[Stored dataset items]
***

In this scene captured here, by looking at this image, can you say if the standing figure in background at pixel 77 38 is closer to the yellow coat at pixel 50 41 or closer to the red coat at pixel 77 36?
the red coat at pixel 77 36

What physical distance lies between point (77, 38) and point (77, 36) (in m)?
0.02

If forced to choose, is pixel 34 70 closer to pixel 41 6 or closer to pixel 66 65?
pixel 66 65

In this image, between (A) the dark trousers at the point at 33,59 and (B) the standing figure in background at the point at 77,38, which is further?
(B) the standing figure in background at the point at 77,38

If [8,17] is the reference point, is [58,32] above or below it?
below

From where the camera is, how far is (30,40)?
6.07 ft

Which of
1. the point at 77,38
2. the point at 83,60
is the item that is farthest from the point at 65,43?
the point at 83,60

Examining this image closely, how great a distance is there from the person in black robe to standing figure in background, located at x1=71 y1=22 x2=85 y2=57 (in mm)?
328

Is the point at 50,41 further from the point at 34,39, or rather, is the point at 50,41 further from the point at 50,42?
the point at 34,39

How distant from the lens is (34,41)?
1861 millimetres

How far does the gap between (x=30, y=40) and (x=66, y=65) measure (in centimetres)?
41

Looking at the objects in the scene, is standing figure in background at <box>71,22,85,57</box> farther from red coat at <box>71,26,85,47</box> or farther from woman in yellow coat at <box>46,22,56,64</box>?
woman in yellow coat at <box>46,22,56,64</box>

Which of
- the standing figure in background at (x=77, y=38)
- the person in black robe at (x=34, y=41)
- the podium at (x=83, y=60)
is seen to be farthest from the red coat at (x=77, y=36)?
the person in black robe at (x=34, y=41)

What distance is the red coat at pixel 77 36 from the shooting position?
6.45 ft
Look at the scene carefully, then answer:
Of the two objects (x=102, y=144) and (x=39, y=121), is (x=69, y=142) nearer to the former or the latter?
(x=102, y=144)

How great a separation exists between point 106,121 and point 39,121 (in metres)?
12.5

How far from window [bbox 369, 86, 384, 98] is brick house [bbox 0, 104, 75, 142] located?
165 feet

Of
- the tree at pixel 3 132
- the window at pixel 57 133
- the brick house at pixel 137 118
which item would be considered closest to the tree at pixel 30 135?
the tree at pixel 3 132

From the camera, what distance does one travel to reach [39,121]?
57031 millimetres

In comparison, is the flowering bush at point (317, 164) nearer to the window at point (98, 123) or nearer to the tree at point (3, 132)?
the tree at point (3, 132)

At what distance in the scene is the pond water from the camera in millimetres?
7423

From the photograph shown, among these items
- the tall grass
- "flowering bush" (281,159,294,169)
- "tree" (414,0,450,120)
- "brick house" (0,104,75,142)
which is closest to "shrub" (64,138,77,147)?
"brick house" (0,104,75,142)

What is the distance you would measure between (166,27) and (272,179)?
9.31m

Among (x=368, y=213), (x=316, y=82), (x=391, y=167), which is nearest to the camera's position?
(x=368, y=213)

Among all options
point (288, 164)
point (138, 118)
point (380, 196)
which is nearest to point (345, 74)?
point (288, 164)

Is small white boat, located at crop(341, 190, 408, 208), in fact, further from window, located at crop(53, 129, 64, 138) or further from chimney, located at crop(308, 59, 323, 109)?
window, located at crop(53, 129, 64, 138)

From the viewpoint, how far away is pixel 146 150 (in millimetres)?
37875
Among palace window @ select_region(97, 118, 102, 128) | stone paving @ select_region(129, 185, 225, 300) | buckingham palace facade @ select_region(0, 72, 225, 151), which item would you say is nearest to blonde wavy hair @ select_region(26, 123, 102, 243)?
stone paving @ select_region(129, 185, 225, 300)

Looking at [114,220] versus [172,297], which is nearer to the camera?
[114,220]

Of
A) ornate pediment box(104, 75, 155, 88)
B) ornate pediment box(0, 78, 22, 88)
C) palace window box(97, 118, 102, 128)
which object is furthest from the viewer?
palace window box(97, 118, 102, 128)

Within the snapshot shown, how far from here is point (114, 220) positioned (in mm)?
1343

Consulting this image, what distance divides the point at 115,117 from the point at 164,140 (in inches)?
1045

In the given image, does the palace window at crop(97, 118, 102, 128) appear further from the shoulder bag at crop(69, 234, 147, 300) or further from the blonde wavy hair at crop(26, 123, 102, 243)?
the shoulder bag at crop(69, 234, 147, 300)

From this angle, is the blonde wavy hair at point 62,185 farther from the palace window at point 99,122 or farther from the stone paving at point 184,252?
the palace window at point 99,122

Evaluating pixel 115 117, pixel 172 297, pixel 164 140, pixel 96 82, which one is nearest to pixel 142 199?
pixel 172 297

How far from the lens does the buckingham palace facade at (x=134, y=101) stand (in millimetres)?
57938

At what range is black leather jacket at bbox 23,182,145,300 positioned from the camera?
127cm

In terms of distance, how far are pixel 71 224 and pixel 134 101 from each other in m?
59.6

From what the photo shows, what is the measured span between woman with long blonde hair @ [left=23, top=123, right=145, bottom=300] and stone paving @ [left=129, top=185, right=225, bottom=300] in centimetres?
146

***

◆ Work required
From the line holding "Consulting this image, what" down to the final line above, quote every line exactly and only those lines.

◆ Reply
Consulting this image, what distance divides the point at 115,117 from the point at 164,140 (in inches)?
1045

In the given image, does the palace window at crop(97, 118, 102, 128) appear further from the shoulder bag at crop(69, 234, 147, 300) or further from the blonde wavy hair at crop(26, 123, 102, 243)?
the shoulder bag at crop(69, 234, 147, 300)

From this angle, is the blonde wavy hair at point 62,185 farther from the palace window at point 99,122 or farther from the stone paving at point 184,252?
the palace window at point 99,122

Evaluating pixel 115 117, pixel 172 297, pixel 164 140, pixel 96 82, which one is nearest to pixel 142 199?
pixel 172 297

How far from the lens does the buckingham palace facade at (x=134, y=101) stand (in millimetres)?
57938

At what range is black leather jacket at bbox 23,182,145,300 positioned from the camera?
127cm

In terms of distance, how far are pixel 71 224 and pixel 134 101 from each other in m?
59.6

From what the photo shows, what is the measured span between woman with long blonde hair @ [left=23, top=123, right=145, bottom=300] and stone paving @ [left=129, top=185, right=225, bottom=300] in centimetres?
146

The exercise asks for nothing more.